« I never hurt nobody but myself and that’s nobody’s business but my own. »

Billie Holiday
S'ABANDONNER A LA VOLONTE COSMIQUE - DEPART

Affalée dans un canapé, une pile de carnets, de livres et d’albums photos lui servent d’accoudoir. "L’Anti-Oedipe" figure en bonne position, presque masqué par ses cheveux jetés sur le côté. La paume de sa main accueille sa joue. Elle fume son calumet. Plus bas, à plat ventre sur un tapis, les jambes repliées au-dessus des fesses, une peau de castor sur la tête, je feuillette "Tristes Tropiques", en regardant entre deux lignes, d’un air abruti, « Les Feux de l’Amour ».

Est-il véritablement possible d’échapper à sa condition ?


Hum !… Il y a maintenant plus d’un mois, je suis montée à Paris pour préparer une présentation « power point » en anglais. J’arrive dans sa piaule, une petite chambre de bonne : digicodes, 7ème étage, ascenseur, couloirs, portes, escaliers… La lumière y est magnifique, les pigeons roucoulent, l’automne est encore doux. On se met à travailler tout de suite. Comme à son habitude, elle est directe, franche, limite cassante. Mais je la connais. Ca parle « slide », technique de communication, bonne et mauvaise traduction, concision, pas de fioritures verbeuses. Puis il est l’heure de manger, l’épicerie n’est pas loin et on se met à parler.

Je ne peux plus dire à quel moment l’événement s’est produit. Il devait être logé depuis des semaines, voire des mois. Au détour d’un mot ou d’une phrase remplie de trémolo, mon image affaiblie, rabougrie, est allée s’étaler sur son plexus solaire et elle me l’a renvoyée. C’est alors devenu une évidence.

Le soir nous sommes allées à la Maison de l’Amérique latine. Je me suis laissée penser que j’étais très mal assortie avec les moquettes et les lustres de cristal. Nous avons vu une lecture génialement mise en espace et en corps de "Un aller pour Tokyo", pièce déjantée de l’Argentin Nando Suarez très inspiré par Copi. Une traînée de rires presqu’ininterrompue m’a finalement dénoué le ventre, une petite bière par dessus, trois sourires et hop au lit. Le lendemain j’ai sauté dans un train et je suis retournée à la maison.

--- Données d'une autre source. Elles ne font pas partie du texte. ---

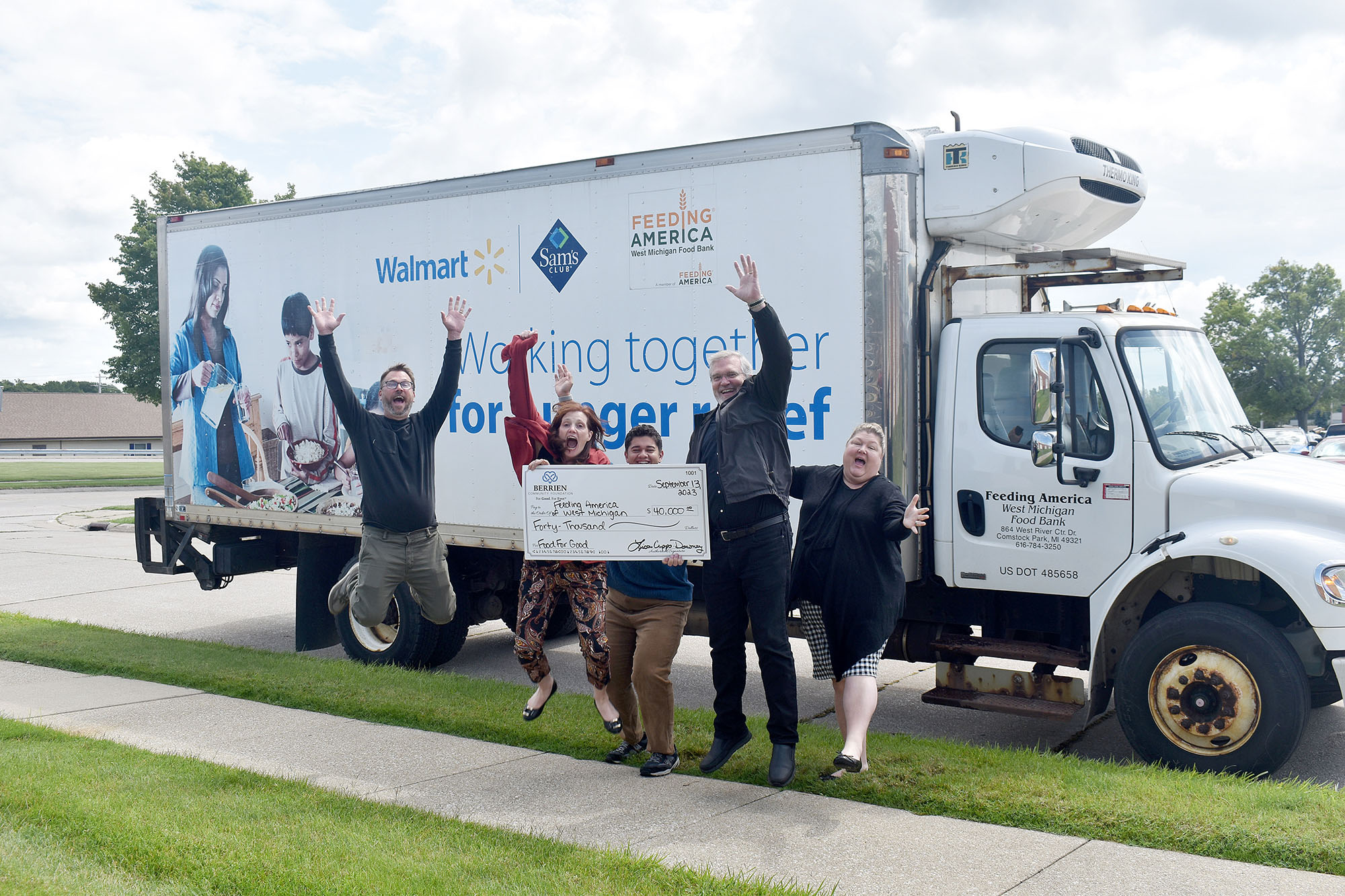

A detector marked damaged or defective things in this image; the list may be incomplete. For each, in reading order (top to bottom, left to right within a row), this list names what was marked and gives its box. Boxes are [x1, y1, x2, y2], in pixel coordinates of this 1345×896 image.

rusty wheel rim [1146, 643, 1259, 753]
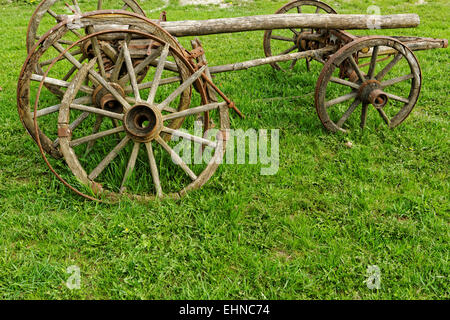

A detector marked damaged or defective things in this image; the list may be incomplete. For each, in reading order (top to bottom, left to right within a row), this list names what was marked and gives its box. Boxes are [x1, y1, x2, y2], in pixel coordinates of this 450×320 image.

rusty metal wheel [25, 0, 146, 53]
rusty metal wheel [262, 0, 336, 71]
rusty metal wheel [18, 10, 188, 159]
rusty iron hub [92, 82, 125, 114]
rusty iron hub [123, 103, 163, 142]
rusty metal wheel [312, 36, 422, 132]
rusty iron hub [356, 79, 388, 109]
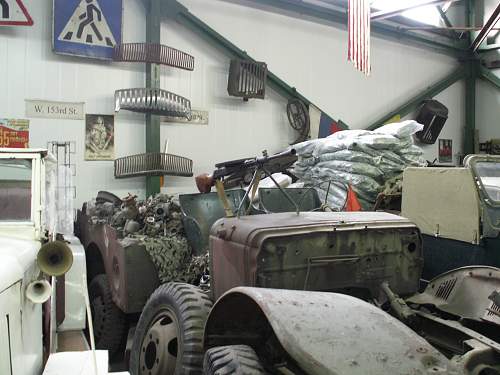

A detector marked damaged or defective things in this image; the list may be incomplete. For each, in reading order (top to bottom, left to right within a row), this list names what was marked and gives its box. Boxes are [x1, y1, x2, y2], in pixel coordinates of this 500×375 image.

rusted metal panel [114, 43, 195, 71]
rusted metal panel [114, 88, 191, 118]
rusted metal panel [114, 153, 193, 179]
rusted metal panel [209, 213, 424, 302]
rusted metal panel [408, 266, 500, 324]
rusted metal panel [205, 290, 456, 374]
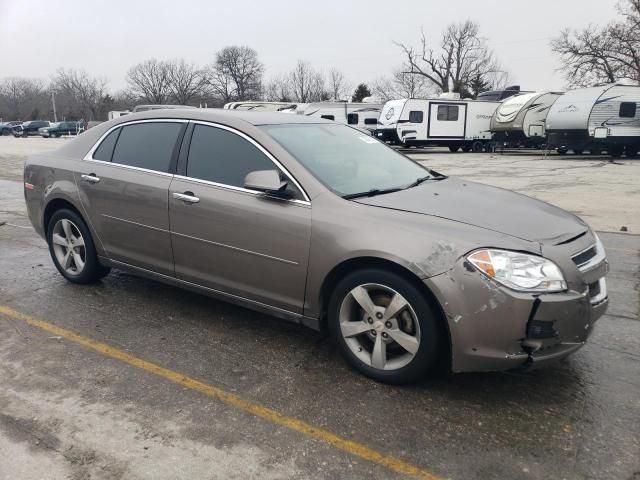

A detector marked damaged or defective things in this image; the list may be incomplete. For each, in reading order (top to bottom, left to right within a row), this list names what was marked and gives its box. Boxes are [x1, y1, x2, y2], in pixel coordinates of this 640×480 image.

front bumper damage [428, 236, 608, 372]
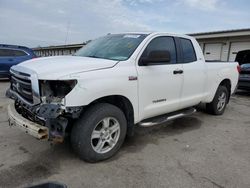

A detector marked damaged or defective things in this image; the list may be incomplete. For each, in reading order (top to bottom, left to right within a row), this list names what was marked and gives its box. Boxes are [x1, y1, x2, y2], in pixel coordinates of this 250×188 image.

crumpled hood [16, 55, 118, 79]
broken headlight [39, 79, 77, 103]
damaged front end [6, 66, 82, 142]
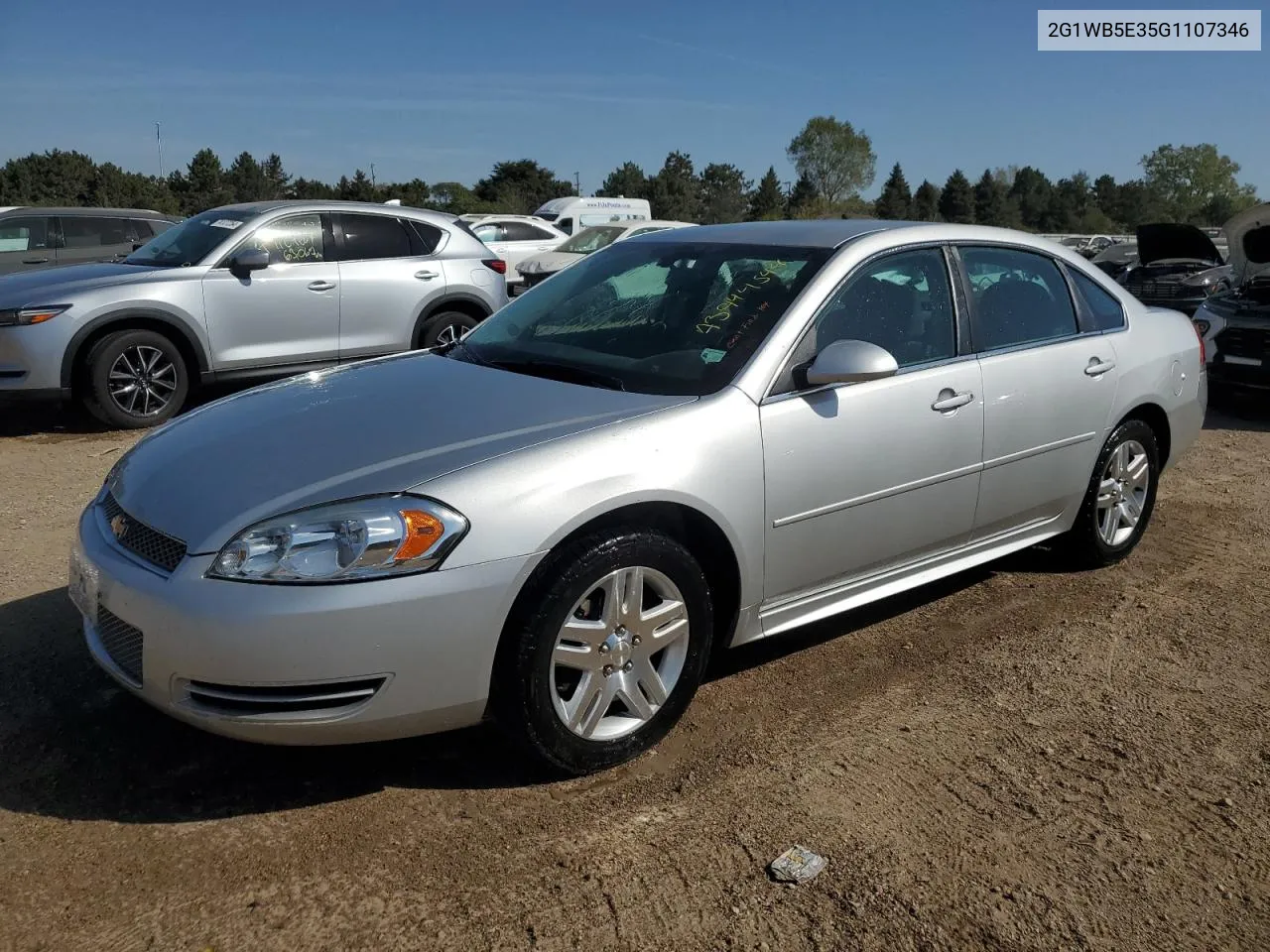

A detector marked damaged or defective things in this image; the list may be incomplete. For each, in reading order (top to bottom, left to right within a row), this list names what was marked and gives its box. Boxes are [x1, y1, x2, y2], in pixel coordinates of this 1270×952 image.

damaged vehicle [1119, 221, 1230, 313]
damaged vehicle [1191, 200, 1270, 395]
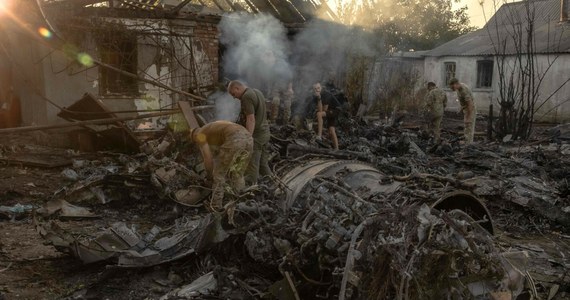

Je ne me destine plus à être docteur en anthropologie sociale, ethnologie et ethnographie de l’Ecole des Hautes Etudes en Sciences sociales de Paris. Peu importe les raisons et la manière qui m’ont conduite à ce choix.
Mais il est important car :
Je ne serai pas cette femme intellectuelle reconnue par l’institution qui sait parfois reconnaître le mérite et lui faire une place !
Je ne serai plus flattée d’avoir été autorisée à penser et à prétendre pouvoir faire partie de ce petit monde aux exigences très masculines !
Je ne suis plus, depuis longtemps, un jeune espoir !
Je ne serai plus non plus cette mère célibataire accrochée à ses parents comme une bernique à son rocher, qui vit avec le RSA et dont l’honneur ne tient qu’au fil de l’idée que cette situation n’est qu’un compromis passager !!! Quatre ans que ça dure !!!
Je ne serai plus celle que je pense qu’ils veulent que je sois !

Malgré cela, mon souffle est intact. Je couds jour après jour le linceuil de la jeune femme aux abois. Je redécouvre les limites que m’impose mon corps et je continue de cultiver mon jardin. De temps en temps, j’enfile ma fausse peau de castor, je m’étale à plat ventre sur un tapis, les jambes repliées au-dessus des fesses et je bats la mesure. Je feuillette toujours l’oeuvre du maître en regardant une nouvelle connerie. Et je l’entends, derrière, qui ricane gentiment en fumant son calumet.